Task requirements.
Copy verbatim the rows from the one containing "As presented in" through the end of the rows, inclusive.

Records supplied.
..........
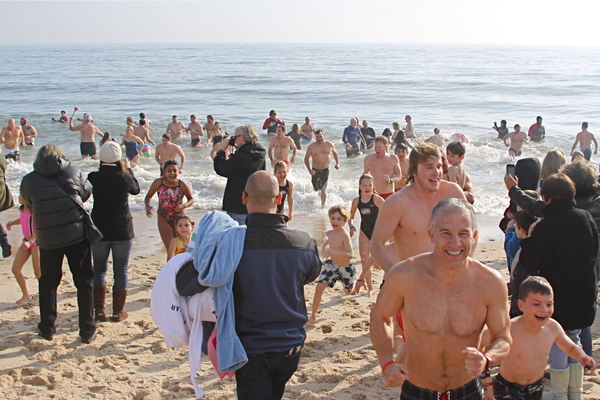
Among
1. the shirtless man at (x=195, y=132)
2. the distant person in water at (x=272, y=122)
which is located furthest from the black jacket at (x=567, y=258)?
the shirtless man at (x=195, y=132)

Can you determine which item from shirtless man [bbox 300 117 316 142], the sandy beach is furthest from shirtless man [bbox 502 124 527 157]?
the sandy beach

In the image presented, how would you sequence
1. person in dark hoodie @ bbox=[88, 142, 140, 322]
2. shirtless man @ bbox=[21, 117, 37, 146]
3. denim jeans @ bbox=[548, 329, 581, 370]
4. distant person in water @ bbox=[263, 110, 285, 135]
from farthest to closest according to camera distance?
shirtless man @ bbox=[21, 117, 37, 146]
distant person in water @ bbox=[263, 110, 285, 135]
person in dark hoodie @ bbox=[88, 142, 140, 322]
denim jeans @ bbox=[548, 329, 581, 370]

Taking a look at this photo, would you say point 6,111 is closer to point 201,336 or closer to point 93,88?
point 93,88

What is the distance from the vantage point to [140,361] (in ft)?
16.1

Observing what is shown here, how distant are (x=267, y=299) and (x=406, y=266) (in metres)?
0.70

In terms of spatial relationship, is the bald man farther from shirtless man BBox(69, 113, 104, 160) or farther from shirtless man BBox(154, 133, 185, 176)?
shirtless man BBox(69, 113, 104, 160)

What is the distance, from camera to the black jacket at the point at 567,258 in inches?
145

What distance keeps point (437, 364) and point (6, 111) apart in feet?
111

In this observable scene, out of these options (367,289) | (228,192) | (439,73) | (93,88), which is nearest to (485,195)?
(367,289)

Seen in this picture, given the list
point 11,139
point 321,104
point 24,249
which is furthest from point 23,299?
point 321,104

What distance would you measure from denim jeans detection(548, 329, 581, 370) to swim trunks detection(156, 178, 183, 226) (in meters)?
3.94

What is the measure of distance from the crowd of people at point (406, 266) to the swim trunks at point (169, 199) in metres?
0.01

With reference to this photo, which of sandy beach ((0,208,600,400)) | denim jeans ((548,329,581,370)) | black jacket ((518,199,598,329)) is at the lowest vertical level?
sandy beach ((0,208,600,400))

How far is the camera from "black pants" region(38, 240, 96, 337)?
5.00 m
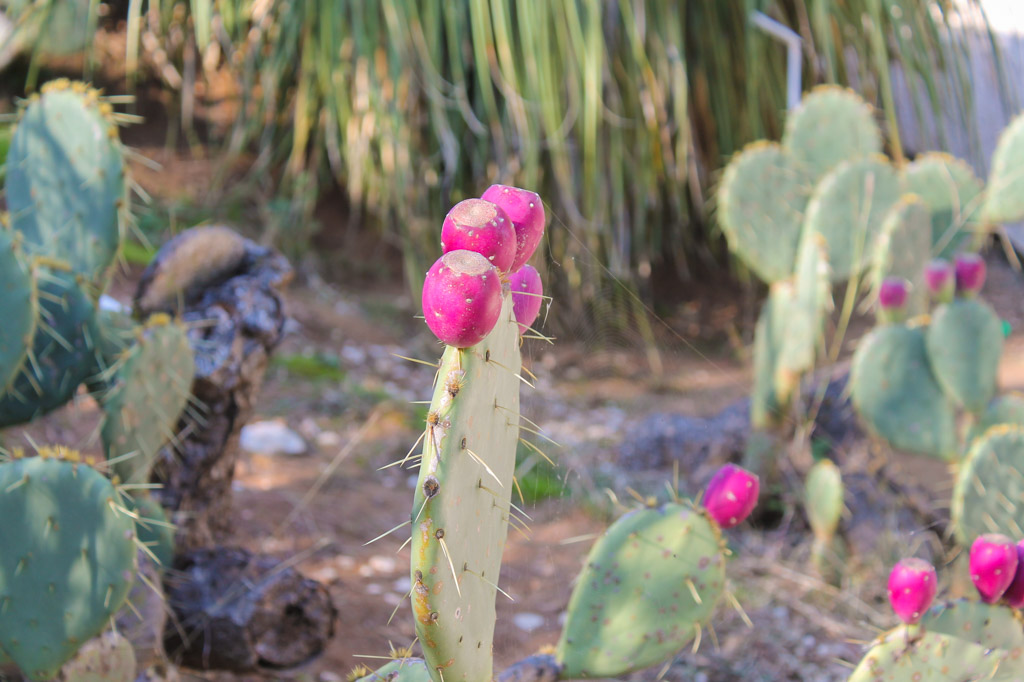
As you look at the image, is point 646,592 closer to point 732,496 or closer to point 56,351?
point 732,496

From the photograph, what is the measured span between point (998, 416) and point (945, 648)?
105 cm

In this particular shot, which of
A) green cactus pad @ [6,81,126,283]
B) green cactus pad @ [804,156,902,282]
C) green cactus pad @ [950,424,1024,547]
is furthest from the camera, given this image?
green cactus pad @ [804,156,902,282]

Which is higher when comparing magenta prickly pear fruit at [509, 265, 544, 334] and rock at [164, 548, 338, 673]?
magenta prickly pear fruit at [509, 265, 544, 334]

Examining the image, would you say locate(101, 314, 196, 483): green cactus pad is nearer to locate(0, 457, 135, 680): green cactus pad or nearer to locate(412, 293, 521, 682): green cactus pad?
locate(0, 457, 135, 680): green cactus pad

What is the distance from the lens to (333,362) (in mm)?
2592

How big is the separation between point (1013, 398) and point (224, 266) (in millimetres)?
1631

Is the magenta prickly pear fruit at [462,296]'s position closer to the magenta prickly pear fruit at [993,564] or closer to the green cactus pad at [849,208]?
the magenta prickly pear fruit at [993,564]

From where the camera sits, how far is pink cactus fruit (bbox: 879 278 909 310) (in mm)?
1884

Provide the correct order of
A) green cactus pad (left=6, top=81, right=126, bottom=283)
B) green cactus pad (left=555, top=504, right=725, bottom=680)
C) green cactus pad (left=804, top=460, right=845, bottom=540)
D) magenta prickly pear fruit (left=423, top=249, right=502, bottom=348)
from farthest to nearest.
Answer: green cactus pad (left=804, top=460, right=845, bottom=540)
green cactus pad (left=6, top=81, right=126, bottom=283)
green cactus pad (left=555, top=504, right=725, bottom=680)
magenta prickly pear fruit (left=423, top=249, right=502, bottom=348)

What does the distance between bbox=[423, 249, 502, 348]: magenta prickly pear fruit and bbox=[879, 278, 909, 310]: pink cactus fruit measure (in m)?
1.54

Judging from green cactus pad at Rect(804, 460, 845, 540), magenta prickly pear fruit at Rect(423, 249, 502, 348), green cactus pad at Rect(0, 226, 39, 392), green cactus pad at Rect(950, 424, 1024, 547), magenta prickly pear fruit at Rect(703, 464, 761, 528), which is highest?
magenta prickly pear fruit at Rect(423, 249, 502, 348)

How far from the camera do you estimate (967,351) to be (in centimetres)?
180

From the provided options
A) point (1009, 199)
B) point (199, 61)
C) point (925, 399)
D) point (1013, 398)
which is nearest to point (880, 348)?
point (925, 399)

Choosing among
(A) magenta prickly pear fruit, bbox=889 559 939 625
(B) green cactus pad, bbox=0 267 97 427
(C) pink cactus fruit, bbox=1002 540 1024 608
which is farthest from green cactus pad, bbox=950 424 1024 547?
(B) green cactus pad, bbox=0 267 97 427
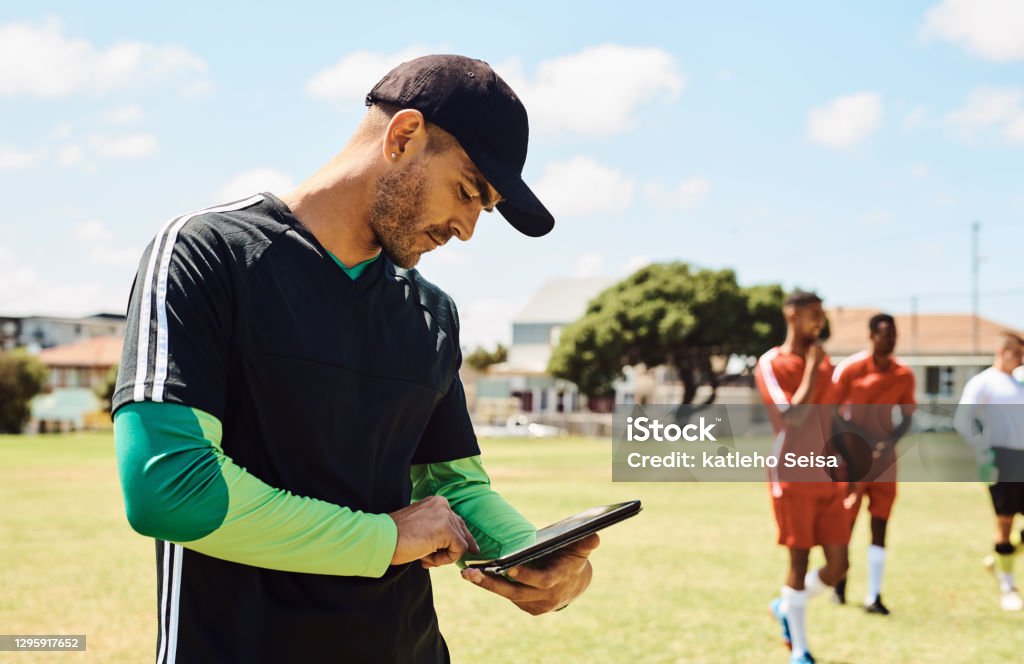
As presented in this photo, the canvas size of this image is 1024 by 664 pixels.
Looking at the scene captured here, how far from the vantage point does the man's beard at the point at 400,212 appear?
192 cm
..........
Finished exercise.
As presented in this photo, the canvas size of this image is 1024 by 664 pixels.
Looking at the scene captured here, how far from the vantage point does the man's beard at the point at 400,212 appear?
192 cm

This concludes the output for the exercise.